-- BEGIN DATASET --
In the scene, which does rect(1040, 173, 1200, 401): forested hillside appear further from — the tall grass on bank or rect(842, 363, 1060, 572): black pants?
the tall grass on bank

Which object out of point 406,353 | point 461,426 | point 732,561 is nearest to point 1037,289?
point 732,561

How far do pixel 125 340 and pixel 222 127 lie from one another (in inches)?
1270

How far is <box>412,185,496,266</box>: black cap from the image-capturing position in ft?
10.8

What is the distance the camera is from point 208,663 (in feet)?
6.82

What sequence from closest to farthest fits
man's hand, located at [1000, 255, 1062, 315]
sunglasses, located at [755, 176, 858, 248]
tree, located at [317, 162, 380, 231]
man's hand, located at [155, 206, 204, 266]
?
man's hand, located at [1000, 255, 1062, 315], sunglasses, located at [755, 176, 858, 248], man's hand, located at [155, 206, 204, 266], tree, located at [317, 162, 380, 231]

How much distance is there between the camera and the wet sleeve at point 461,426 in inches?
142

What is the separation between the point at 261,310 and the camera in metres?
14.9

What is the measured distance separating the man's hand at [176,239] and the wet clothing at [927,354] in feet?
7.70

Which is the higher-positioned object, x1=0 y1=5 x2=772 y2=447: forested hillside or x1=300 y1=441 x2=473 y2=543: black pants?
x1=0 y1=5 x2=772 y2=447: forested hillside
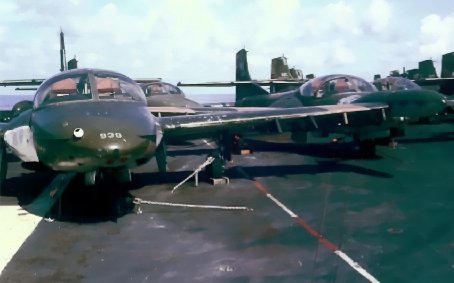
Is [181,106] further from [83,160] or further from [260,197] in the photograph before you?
[83,160]

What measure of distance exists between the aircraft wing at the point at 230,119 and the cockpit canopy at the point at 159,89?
11122mm

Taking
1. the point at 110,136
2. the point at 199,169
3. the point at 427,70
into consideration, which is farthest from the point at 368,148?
the point at 427,70

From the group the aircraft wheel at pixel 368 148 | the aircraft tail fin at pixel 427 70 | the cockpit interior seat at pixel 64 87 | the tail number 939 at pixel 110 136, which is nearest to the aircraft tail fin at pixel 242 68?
the aircraft wheel at pixel 368 148

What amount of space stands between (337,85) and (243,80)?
43.4 ft

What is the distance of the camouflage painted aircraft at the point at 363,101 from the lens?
1296 cm

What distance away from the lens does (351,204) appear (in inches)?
374

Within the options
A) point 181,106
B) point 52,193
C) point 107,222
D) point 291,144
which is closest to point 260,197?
point 107,222

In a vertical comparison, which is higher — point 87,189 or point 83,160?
point 83,160

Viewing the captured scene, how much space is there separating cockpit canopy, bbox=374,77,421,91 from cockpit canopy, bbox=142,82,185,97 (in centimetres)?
1048

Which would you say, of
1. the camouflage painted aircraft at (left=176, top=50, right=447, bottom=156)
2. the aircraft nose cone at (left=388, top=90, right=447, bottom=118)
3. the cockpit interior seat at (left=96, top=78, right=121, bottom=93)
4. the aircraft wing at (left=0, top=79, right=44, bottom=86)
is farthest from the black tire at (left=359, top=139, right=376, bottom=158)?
the aircraft wing at (left=0, top=79, right=44, bottom=86)

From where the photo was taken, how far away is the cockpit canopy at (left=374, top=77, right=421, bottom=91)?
17453mm

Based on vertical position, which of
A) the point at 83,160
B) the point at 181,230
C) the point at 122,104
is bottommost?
the point at 181,230

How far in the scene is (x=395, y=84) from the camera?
59.0ft

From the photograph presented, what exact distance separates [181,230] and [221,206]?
1.78 m
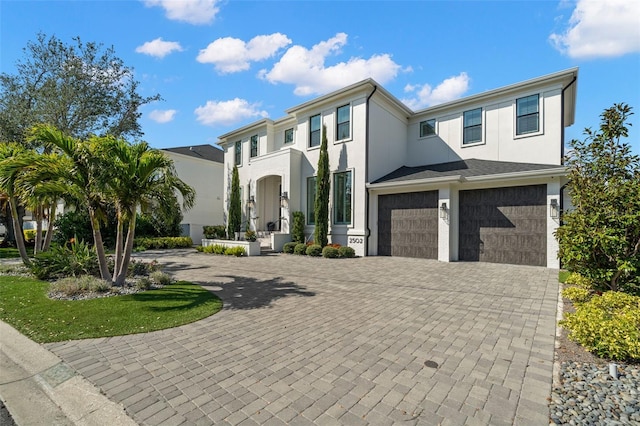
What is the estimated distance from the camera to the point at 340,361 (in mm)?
3561

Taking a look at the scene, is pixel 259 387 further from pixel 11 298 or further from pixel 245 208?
pixel 245 208

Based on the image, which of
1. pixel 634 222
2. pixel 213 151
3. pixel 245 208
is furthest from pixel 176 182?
pixel 213 151

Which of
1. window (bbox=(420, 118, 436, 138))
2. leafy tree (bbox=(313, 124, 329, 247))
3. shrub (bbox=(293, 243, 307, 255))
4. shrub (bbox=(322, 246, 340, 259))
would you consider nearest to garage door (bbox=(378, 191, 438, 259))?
shrub (bbox=(322, 246, 340, 259))

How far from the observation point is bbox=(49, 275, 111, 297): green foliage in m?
6.34

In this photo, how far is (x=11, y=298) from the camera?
611cm

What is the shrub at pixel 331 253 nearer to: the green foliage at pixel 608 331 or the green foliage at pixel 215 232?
the green foliage at pixel 215 232

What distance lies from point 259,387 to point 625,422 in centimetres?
324

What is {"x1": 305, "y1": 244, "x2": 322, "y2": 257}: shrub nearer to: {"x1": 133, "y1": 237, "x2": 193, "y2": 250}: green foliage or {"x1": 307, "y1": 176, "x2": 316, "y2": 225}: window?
{"x1": 307, "y1": 176, "x2": 316, "y2": 225}: window

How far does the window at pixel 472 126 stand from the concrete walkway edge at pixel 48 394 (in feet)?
51.6

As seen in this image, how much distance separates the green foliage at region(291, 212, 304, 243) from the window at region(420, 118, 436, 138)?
797 cm

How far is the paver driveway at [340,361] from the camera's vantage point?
264 centimetres

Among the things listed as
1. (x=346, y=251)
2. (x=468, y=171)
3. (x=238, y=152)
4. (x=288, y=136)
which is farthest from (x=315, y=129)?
(x=468, y=171)

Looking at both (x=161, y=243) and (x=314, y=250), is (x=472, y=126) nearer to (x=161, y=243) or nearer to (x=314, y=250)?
(x=314, y=250)

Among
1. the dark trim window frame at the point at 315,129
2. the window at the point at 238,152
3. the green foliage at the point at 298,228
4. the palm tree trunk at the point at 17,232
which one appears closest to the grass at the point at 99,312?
the palm tree trunk at the point at 17,232
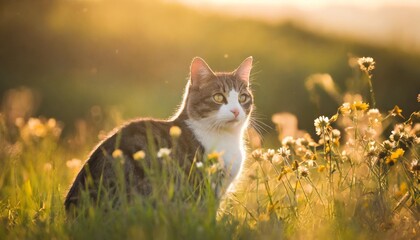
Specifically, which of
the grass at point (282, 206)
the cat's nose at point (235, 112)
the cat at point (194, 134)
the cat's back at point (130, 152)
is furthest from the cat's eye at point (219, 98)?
the grass at point (282, 206)

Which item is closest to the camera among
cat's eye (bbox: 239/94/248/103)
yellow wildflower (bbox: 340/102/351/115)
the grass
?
the grass

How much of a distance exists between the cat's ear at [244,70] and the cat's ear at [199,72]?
309 mm

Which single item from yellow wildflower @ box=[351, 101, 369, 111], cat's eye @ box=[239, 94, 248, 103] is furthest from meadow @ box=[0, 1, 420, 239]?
cat's eye @ box=[239, 94, 248, 103]

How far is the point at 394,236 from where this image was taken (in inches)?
150

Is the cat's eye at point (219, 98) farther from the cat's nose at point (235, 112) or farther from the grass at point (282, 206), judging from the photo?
the grass at point (282, 206)

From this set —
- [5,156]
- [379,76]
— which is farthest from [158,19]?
[5,156]

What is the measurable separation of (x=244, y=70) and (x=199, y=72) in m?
0.51

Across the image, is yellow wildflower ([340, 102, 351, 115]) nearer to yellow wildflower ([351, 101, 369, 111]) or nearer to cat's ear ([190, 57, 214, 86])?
yellow wildflower ([351, 101, 369, 111])

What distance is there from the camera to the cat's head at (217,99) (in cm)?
493

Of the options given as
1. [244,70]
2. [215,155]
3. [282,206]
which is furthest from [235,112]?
[215,155]

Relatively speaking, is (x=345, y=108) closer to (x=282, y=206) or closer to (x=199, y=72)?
(x=282, y=206)

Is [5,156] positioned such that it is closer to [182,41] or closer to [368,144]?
[368,144]

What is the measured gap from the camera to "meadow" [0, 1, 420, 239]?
12.3 feet

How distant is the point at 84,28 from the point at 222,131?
7130mm
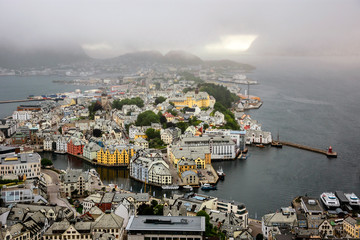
-- END DATASET --
▶ [REQUIREMENTS] Repeat the lines from the one containing "What is the measured gap" through the end of the records, leaving out any pictures.

▶ [SOLUTION TO THE EXERCISE]
What is the measured gap from the camera to "meadow" [0, 1, 420, 239]?
12.3 feet

How distant is the point at 84,28 from the point at 222,131?
7130mm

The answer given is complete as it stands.